An experiment conducted on 18 bulls of different ages and breeds by Gravance et al. (1998). In their study, mean sperm head length and width were measured as 8.63±0.08 and 4.48±0.05 μm) but in this study, the mean sperm head length and width measured as 14.25±0.17 and 7.27±0.23 μm. The mean head size measurements reported by Gravance et al. (1998) and his cliques was different than the study because of the difference in source of semen and the procedure applied. Here, these huge differences in estimated head dimensions are also present among published papers. And this appears to reflect differences in the way sperm are prepared for measurement as well as the methods used for the measuring head dimensions (Foote, 2003).

Fig. 2:	Measured mean values of bull sperm head dimention (length and width) and calculated mean values of sperm ellipticity and elongation

Fig. 3:	The correlations between head lengths, head width elongations, ellipticities and mitochondrial lengths were not statistically important

Volume of live sperm cells differs according to the osmotic characteristics of the buffers used with supravital stains (Foote, 2003). Different stains and solutions used for fixing and staining of sperm cells and fractions of live versus dead sperm may affect the estimated size of sperm heads (Van Duijn, 1974). That was why the measurements of head dimensions were different from the measurements of Gravance and his cliques.

Mitochondrial helix defines distinctively the middle piece, which is located between the neck and the annulus and surrounded by numerous mitochondria. It is possible that an increase in midpiece length associated with the quantity of mitochondria could increase higher rate of energy production facilitating sperm motility.

Bull sperm midpiece length is heritable and it varies among bulls of same breed. Sperm midpiece length also differs in the ejaculate of the same bull in different times (Lukeahr and Hohenboken, 1981). According to the result of a study conducted by Lukeahr and Hohenboken (1981) on Holstein bulls, the mean sperm midpiece length was reported as 13.63±0.36 μm long. This was quite shorter then the mean length measured in this study. It seems that the major cause of this difference was the difference in the calibration of equipment used in measurements. But this not affects the result of the study.

Because we were just looking for the correlation between head dimension and midpiece length and the same calibration was employed for these measurements.
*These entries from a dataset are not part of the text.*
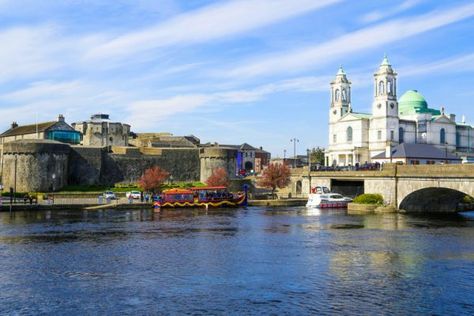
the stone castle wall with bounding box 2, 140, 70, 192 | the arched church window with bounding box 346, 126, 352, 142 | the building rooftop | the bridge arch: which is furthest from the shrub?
the arched church window with bounding box 346, 126, 352, 142

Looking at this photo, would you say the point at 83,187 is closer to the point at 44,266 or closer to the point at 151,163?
the point at 151,163

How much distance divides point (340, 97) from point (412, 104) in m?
17.5

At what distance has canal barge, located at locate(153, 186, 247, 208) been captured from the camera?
244ft

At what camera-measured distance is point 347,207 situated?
248ft

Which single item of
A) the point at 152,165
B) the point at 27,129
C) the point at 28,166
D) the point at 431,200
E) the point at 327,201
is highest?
the point at 27,129

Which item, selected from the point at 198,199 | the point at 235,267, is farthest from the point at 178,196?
the point at 235,267

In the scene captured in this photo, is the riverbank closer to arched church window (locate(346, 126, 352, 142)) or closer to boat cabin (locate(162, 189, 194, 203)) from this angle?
boat cabin (locate(162, 189, 194, 203))

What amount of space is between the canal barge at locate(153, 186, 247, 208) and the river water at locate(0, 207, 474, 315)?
19.0m

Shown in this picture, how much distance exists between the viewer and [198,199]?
7625 centimetres

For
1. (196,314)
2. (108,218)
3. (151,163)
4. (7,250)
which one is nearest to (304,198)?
(151,163)

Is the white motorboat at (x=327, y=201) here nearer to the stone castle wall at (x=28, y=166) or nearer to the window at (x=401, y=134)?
the stone castle wall at (x=28, y=166)

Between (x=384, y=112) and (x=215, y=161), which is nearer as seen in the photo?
(x=215, y=161)

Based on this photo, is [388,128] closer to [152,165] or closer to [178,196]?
[152,165]

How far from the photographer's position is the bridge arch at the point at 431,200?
64.8 meters
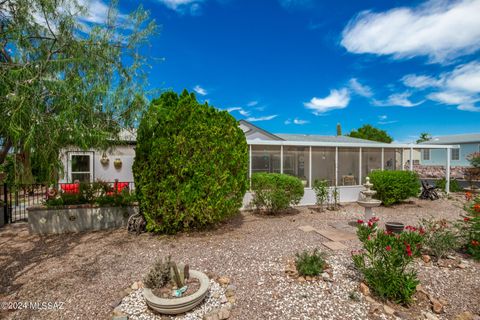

Also this study, semen from 3 bulls were pooled and it was collected over a 9-mount time period. Thus, bull effect and the seasonal effect are not important sources of variation in this study. According to the result of an experiment on porcine, a positive correlation between sperm head size and midpiece length and a negative correlation between ellipticity and elongation were reported (Gill et al., 2009), while experiment on Iberian red deer revelled no relationship between sperm head size and midpiece length (Malo et al., 2006). It seems that the degree of correlation depends on animal breed. Here, we have not find any significant correlation between sperm head dimensions, elongation, ellipticiy and midpiece length.

CONCLUSION

Presently, it is not possible to use the ratio between head dimension and mitochondrial length as a parameter for the measurement of sperm motion.